Sarah Emmanuel, en licence de droit privé, révise, le nez dans ses fiches. "J’étais pessimiste avant le retournement du 30 août, il y avait un vrai blocage sous l’ancien régime et nous manquions de tout à l'université", dit-elle. "Il faudra nécessairement du temps pour changer les choses mais je suis optimiste avec les annonces des réformes", notamment celle de moyens supplémentaires "pour nous insérer sur le marché de l'emploi", ajoute-t-elle.
Chômage des jeunes
Le chantier est immense. Au Gabon, troisième pays le plus riche d'Afrique par habitant mais où un habitant sur trois vit sous le seuil de pauvreté (moins de 2 euros par jour), le taux de chômage est l'un des plus importants du continent: 20% de la population active et un tiers des moins de 25 ans, écrivait l'ONU en 2020, incriminant notamment mauvaise gouvernance et corruption.
"Ce n'est pas juste un problème financier, il n'y a pas d'adéquation entre nos formations et les attentes des entreprises à la sortie", remarque Nathan Ovono Obiang.
Une analyse nuancée par Noël Bertrand Boundzanga, enseignant chercheur à l'UOB, dans le quotidien gouvernemental l'Union du 21 septembre. S'il pointe du doigt "la réduction drastique des budgets", il affirme que "le problème est moins la nature des formations que la capacité d'une économie à générer des facteurs propices à la création d'emplois".
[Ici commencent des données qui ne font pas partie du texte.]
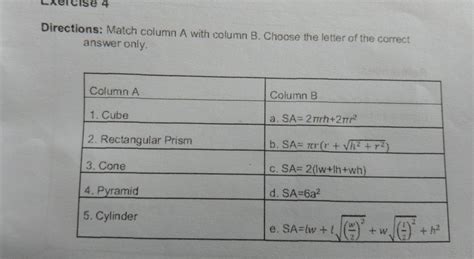 Solved Cxercise Directions Match Column A With Column B Choose The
L'immense richesse tirée des ressources naturelles de ce pays est restée concentrée dans les mains d'une élite autour des Bongo, qui n'ont jamais diversifié l'économie pour la rendre moins dépendante du pétrole, du manganèse et du bois en créant une industrie de transformation, selon la Banque mondiale et les détracteurs de l'ancien régime.
"Les perspectives d'avenir étaient très restreintes parce qu'il n'y a pas beaucoup d'opportunités à la sortie des études", se plaint ainsi Marcus Mouloud, un étudiant de 24 ans en économie, pour qui "les étudiants étaient laissés à eux-mêmes". Mais il est optimiste maintenant: "Avec les nouvelles institutions, nous pouvons rêver mieux et penser que nous serons une jeunesse sauvée par rapport aux autres".
Karly Elislande potasse assidument ses cours de droit dans une grande salle de l'université. "On a l'espoir que les plus méritants puissent avoir du boulot", s'enthousiasme l'étudiante. Elle voudrait que le nouveau chef de l'Etat concentre la réforme de l'université sur la construction de logements pour les étudiants et, "pourquoi pas, la création dans chaque province d'une université" pour que tous les étudiants n'aient pas à "venir à Libreville saturer les première et deuxième années".